2 The procedure

2.1 Indications


Approximately 70% of monozygotic twins are monochorionic/diamniotic (one placenta with two amniotic sacs). Twin-to-twin transfusion syndrome (TTTS) affects approximately 15% of these pregnancies and perinatal mortality is up to 80% if the syndrome is left untreated. TTTS results from abnormal shunting of blood between the circulations of the unborn twins through anastomoses of the vessels of the shared placenta. Blood is transfused from the donor twin, whose growth becomes restricted and who develops oligohydramnios or anhydramnios (too little or absent amniotic fluid), to the recipient, who develops circulatory overload, cardiac compromise and polyhydramnios (too much amniotic fluid). The combination of polyhydramnios in the recipient and oligo/anhydramnios in the donor squashes the donor twin against the wall of the uterus. The syndrome is generally associated with high morbidity and mortality for both twins. Morbidity among survivors includes cardiac, renal and serious neurological impairment, such as cerebral palsy. About 15% of survivors have long-term neurological sequelae.


The options for managing TTTS include expectant management, amnioreduction, septostomy, laser ablation, and selective fetal termination using techniques such as umbilical cord occlusion. In some cases the treatment aim is to enable one twin to survive, as the chances for both surviving are extremely poor. Some parents may choose to terminate the pregnancy because of the high risk of perinatal morbidity and mortality in both twins and the risks of serious long-term morbidity in survivors.

2.2 Outline of the procedure


Under local anaesthesia and ultrasound guidance, an amniocentesis needle is inserted through the maternal abdominal wall and uterine wall. The needle is then used to make a small hole in the membrane between the twins, allowing the fluid around the recipient twin to move into the donor twin's sac. Amnioreduction may also be performed before and/or after the septostomy; this is an established procedure in which excess amniotic fluid is removed via a needle passed through the uterine wall and into the amniotic sac.

(Collected data)
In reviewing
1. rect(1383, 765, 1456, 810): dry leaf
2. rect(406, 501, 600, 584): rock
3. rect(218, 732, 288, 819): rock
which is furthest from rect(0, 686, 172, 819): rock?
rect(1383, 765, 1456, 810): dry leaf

§ **Activity**:
Answer these questions using the text on twin-to-twin transfusion syndrome.
(a) What percentage of monochorionic/diamniotic pregnancies does the syndrome affect?
(b) What kind of anesthesia is used when the amniocentesis needle is inserted?
(c) Into whose sac does the fluid around the recipient twin move once the hole is made?

§ **Solution to this problem**:
(a) Approximately 15%.
(b) Local anesthesia.
(c) The donor twin's sac.